Я не знала, что делать.
— Что с ней? — спросила я у Тота.
— Ты — бог этой ночи, — ответил бог письма. — Ты и решай.
Я посмотрела на девочку. Она улыбалась, как улыбаются дети, которые ещё не знают, что их души будут блуждать между мирами вечно.
— Пусть идёт ко мне, — сказала я. — Будет моей тенью, а я стану её тишиной.
Тот кивнул. Анубис, наблюдавший из угла, опустил глаза — впервые за тысячелетия. Потому что я сделала то, чего не делал ни один бог: я взяла нерешённое и сделала его решённым, не призвав ни истину, ни ложь.
* * *
В полночь, когда зал опустел, и только лампада мерцала над головой Маат, я услышала шаги. Тихие, влажные, как шаги по воде.
Он вошёл. Панш. Но не такой, каким я его помнила — без морщин, без седины, без усталости в глазах. Он был прозрачным, как папирус, на котором ничего не написано.
— Ты не прошёл суд, — прошептала я. — Ты миновал его.
— Ты не позвала меня, — ответил он. — Вот я и пришёл сам.

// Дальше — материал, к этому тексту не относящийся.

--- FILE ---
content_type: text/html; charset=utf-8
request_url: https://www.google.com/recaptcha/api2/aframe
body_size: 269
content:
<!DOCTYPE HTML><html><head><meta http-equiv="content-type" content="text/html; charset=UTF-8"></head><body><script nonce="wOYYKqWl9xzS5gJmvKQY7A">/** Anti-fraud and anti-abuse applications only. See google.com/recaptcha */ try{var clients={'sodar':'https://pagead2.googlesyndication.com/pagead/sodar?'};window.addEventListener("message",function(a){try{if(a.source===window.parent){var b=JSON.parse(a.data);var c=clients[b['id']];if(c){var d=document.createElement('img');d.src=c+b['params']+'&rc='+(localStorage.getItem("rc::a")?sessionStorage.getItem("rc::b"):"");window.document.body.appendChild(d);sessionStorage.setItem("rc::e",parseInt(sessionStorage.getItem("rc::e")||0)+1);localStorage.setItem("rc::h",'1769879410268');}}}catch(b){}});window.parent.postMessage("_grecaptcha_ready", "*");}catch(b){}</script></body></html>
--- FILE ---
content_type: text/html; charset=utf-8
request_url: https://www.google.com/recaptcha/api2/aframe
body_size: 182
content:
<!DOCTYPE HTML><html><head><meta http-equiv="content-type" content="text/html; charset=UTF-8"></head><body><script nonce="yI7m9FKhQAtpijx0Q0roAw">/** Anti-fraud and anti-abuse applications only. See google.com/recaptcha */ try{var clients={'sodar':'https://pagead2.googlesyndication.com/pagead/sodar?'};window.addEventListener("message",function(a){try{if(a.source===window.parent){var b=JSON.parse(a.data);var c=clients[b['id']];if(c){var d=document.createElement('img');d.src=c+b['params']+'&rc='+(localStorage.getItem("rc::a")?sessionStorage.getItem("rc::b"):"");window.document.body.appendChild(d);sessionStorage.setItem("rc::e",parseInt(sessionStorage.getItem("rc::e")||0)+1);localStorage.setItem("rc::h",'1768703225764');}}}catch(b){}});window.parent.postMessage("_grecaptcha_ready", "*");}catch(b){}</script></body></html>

Я протянула руку, чтобы коснуться его, но мои пальцы прошли сквозь его грудь, и я почувствовала не плоть — буквы. Тысячи букв, из которых состоят непрочитанные свитки.
— Ты стал книгой, — сказала я.
— Я всегда был книгой. Ты просто не умела читать меня без смерти.
Он сел рядом со мной на трон Анубиса — мы поместились вдвоём, хотя трон был сделан для одного. И мы молчали долго — столько, сколько нужно, чтобы Нил трижды разлился и трижды вернулся в русло.
— Уведи меня отсюда, — попросил он. — Туда, где нет весов, нет пера, нет Пожирательницы. Где только ты и я и чистый папирус.
— У меня нет такого места, — ответила я. — Я сама — место. Я — промежуток между ударом сердца и следующим ударом. Если ты войдёшь в меня, ты перестанешь существовать для всех. Даже для себя.
— Я уже перестал, — улыбнулся он. Той самой улыбкой, от которой лодка Ра замирала на полпути.
Тогда я раскрыла рот — не как человек, а как пустота. Из моего горла пахнуло холодом, вечностью, тем, что было до первой звезды. И Панш вошёл в меня. Без крика. Без сожаления. Просто исчез, как исчезает имя, которое никто не произнёс вслух.
* * *
Наутро Анубис вернулся на свой трон. Он посмотрел на меня долгим взглядом, провёл когтем по моей щеке и сказал:
— Теперь ты несешь его внутри. Всегда.
— Больно, — ответила я.
— Это называется жизнь, дитя. Для тех, кто не живёт.
Я ушла из Зала Суда и больше никогда туда не возвращалась. Я поселилась на западном берегу Фив, там, где гробовщики жгут смолу и никто не запоминает имён. Я помогаю душам найти дорогу не к весам — к тишине. Я целую мёртвых в лоб, и они перестают бояться. Я глажу живых по голове, и они перестают надеяться на бессмертие.
Внутри меня, прямо под сердцем, растёт лотос. Он невидим для всех, кроме меня. Каждую ночь он раскрывается, и из него выходит писец с кистью в руке. Он пишет на моей ладони одну букву — ту самую, из языка будущего. И я произношу эту букву шёпотом в ухо умирающим.
Они улыбаются. Даже те, кто не улыбался при жизни.
Потому что в этой букве нет ни добра, ни зла. Ни истины, ни лжи. В ней только одно обещание:
«Кто-то помнит твоё имя. Даже если никто никогда не произнесёт его вслух.»
* * *
Когда луна расколется на четыре части — одна упадёт в Нил, другая в Дуат, третья в сердце писца, четвёртая в зрачок умирающего, — я закончу эту историю. И начну новую. Потому что дочь Осириса не умеет заканчивать. Она умеет только переворачивать страницу.
И даже на чистом папирусе уже видна первая буква.